Words On Birds by Steve Grinley
Confusing Fall Migrants Challenge Birders
August 30, 2008
Last week, I wrote about the large numbers of shorebirds, egrets and swallows that were staging and migrating through the Newburyport area. As these birds continue to move on, and their numbers start to dwindle, we begin to experience the movement of more passerines, or songbirds, through our area. The flycatchers, vireos, wrens, warblers, orioles, and tanagers migrate through, from mid August to October, and their numbers will peak by mid to late September.
These songbirds are now donning non-breeding and juvenile plumage and, coupled with the density of the foliage in which they forage, this makes finding and identifying these birds more difficult at this time of year. Absent, for the most part, are their songs, which we enjoy during spring migration, and could otherwise aid identification.
Thus, identifying birds in fall migration can be most challenging and confusing to birders, yet it can be rewarding as well. Doug Chickering of Groveland shares with us some of those rewards and frustration:
“Today was a perfect mid September day, grafted to the end of August. I was on Plum Island just before dawn. it was autumn cold; sweater and gloves cold, but when the sun rose the day warmed up quickly. The whole tone of the day seemed September. The sky was still filled with tree swallows; the pre migration crescendo just past its peak. The shorebirds were foraging in all their old familiar places. The dowitcher numbers were diminishing and the semipalmated sandpiper girths were increasing. We are now entering into that special seasonal phase; the fall passerines are filtering in.
“Fall is so different than spring. The trees and brush are heavy with a summer of growth; thick in foliage dripping with fruit.
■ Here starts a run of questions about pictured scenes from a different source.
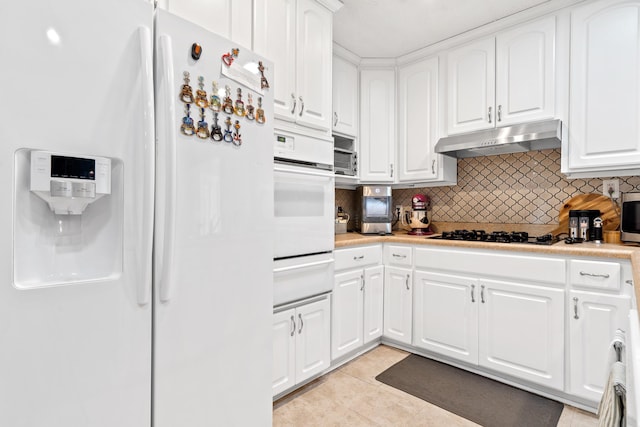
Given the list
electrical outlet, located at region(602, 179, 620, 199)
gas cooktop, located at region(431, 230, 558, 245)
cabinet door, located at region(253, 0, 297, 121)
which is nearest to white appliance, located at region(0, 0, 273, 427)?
cabinet door, located at region(253, 0, 297, 121)

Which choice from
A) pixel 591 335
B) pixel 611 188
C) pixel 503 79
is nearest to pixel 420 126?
pixel 503 79

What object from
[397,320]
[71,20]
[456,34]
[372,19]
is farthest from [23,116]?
[456,34]

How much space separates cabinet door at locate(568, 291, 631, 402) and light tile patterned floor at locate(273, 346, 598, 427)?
179mm

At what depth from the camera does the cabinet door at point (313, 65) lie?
203 cm

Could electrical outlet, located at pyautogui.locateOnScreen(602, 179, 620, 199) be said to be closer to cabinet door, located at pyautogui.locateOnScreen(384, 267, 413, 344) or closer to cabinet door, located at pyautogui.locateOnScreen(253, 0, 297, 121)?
cabinet door, located at pyautogui.locateOnScreen(384, 267, 413, 344)

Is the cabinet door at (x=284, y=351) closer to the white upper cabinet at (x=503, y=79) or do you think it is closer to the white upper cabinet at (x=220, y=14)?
the white upper cabinet at (x=220, y=14)

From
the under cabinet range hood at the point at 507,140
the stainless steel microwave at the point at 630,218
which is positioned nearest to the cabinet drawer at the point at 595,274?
the stainless steel microwave at the point at 630,218

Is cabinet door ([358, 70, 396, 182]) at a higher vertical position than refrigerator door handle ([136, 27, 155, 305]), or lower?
higher

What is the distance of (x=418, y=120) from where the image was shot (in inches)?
113

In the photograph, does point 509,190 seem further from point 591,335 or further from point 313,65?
point 313,65

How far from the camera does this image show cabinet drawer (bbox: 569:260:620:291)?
1740mm

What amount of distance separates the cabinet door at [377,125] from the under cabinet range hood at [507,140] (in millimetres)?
488

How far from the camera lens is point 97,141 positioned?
88 cm

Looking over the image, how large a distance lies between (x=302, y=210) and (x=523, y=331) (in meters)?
1.59
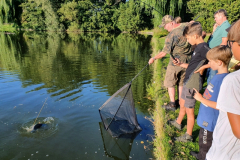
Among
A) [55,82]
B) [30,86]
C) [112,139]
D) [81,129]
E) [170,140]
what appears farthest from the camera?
[55,82]

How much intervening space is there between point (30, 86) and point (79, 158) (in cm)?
481

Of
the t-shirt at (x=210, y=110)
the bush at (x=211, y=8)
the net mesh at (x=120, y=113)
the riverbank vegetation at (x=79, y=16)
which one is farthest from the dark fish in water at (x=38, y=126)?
the riverbank vegetation at (x=79, y=16)

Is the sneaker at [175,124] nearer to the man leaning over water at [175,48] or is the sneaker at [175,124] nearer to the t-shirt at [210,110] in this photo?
the man leaning over water at [175,48]

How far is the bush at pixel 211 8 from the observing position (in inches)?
905

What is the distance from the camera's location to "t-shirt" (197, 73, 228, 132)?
84.6 inches

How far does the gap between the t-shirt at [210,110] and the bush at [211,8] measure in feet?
74.4

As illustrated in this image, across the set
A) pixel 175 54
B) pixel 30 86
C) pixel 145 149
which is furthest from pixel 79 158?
pixel 30 86

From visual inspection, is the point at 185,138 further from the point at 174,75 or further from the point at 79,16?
the point at 79,16

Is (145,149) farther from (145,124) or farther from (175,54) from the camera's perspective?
(175,54)

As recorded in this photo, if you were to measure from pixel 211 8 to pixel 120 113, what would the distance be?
2559 centimetres

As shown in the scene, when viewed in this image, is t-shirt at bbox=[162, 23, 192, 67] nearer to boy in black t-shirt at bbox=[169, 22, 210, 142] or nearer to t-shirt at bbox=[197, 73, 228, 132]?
boy in black t-shirt at bbox=[169, 22, 210, 142]

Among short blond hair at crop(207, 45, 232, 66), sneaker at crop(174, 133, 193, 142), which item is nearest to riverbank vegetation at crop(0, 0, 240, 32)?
sneaker at crop(174, 133, 193, 142)

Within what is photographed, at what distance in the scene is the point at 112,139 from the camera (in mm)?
4051

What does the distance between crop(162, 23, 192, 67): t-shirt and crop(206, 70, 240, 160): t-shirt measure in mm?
2657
The birds are nearly silent; chipping and squeaking and occasionally singing wane, brief renditions of their spring chorus. We find them as tugs in the foliage, quick flights across the pathways and the movement of shadows over the dappled forest floor. They always seem to stop in the trees where they can put themselves directly between you and the sun and become just silhouette’s in the glare, and they have the uncanny knack of flying into a sparse tree then vanishing into the ether.
“Today was August on the calendar but mid September in it’s feel. I walked along the road between the Parking lot entrance and the cross walk at Hellcat on Plum Island. It was lively. The movement and the forms at the edge of the road or in the trees were mostly robins and catbirds and chickadee’s, but with each flicker of movement there was the possibility of a special prize.
“Hard and disappointing and rewarding it was – a typical autumn bushwhack. Among the regulars and the expected birds I found my rewards. A Canada warbler, a blackburnian [warbler], black-throated blue [warbler], black-and-white [warbler], yellow-bellied flycatcher, great-crested flycatcher, red-eyed vireo and the most satisfying reward: two Philadelphia vireo’s.
“And, so like the autumn, there were the one’s that got away. A bird flew over my head and into a tree; yellow belly, warbler sized . I followed it into the tree and, apparently into another dimension. No movement of branch of leaf; it simply disappeared.
“Two small birds flew into a branch about ten feet over my head; one landed out of sight, the other perched in the open. A sparrow. Rufous cap and pink bill and plain, scruffy gray body. Then, flick and it was gone. A chipping sparrow? Not with an orange bill. A field sparrow? With a completely featureless gray body? It is difficult in these moments not to reach out; especially for a rarity; to just let it go. Sparrow species.
“Such is birding in the fall. And today was just a start to the triumph and the frustration. A spicy delicious combination.”